REC-RL: Referring expression counting via Gaussian and range-based reward optimization
For researchers in vision-language reasoning, this work improves REC by explicitly optimizing the reasoning process without extra annotations, though it is an incremental improvement over existing methods.
The paper tackles referring expression counting (REC) by proposing a reinforcement learning framework (REC-RL) that optimizes intermediate reasoning via Gaussian and range-based rewards, achieving consistent improvements over strong baselines and robust generalization across benchmarks.
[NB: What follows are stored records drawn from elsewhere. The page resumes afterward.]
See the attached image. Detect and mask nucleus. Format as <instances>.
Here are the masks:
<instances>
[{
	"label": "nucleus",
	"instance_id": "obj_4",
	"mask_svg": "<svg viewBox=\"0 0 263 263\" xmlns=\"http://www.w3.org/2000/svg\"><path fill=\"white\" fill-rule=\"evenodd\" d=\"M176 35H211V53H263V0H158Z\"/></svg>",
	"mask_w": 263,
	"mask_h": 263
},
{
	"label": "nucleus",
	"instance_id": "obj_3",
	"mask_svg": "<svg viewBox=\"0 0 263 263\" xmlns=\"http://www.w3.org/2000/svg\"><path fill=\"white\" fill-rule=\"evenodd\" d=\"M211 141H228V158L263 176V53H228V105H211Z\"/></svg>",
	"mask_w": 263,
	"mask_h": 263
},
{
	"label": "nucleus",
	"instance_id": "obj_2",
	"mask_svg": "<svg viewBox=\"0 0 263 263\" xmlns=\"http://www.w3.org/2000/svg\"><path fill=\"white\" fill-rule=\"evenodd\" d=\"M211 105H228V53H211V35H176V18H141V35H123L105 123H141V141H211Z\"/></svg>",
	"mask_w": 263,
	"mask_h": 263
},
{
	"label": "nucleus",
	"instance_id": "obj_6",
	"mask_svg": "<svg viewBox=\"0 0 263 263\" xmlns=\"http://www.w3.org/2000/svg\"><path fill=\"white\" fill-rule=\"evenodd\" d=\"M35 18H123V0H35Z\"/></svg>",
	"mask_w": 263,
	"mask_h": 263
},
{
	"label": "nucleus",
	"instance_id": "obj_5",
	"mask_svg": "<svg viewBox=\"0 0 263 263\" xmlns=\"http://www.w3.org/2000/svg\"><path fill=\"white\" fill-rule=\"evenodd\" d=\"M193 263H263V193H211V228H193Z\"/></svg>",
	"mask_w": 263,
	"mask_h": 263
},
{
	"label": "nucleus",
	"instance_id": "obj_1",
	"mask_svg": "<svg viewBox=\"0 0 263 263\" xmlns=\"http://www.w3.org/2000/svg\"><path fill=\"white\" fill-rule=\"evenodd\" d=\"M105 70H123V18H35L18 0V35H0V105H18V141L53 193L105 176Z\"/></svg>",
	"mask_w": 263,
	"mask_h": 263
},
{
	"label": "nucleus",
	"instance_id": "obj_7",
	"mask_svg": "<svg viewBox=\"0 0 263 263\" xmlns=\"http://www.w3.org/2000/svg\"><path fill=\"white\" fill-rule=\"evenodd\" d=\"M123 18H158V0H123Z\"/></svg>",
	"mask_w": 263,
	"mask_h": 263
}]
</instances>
Referring expression counting (REC) is an intention-driven task that requires context-aware visual reasoning. While recent vision-language models incorporate language for visual understanding, most existing REC methods rely on rulebased reinforcement learning with rewards focused primarily on final accuracy, overlooking the quality of intermediate reasoning. We propose REC-RL, a reinforcement learning framework that introduces a think-range-answer paradigm to explicitly optimize the visual reasoning process. RECRL employs Group Relative Policy Optimization and two lightweight rewards: an accuracy reward that combines range-based interval supervision with Gaussian-based precision guidance, and a format reward that enforces structured outputs. By modeling intermediate focus prediction as internal decision-making, REC-RL avoids additional annotations and better aligns with human perception. Extensive experiments demonstrate consistent improvements over strong baselines and robust generalization across benchmarks.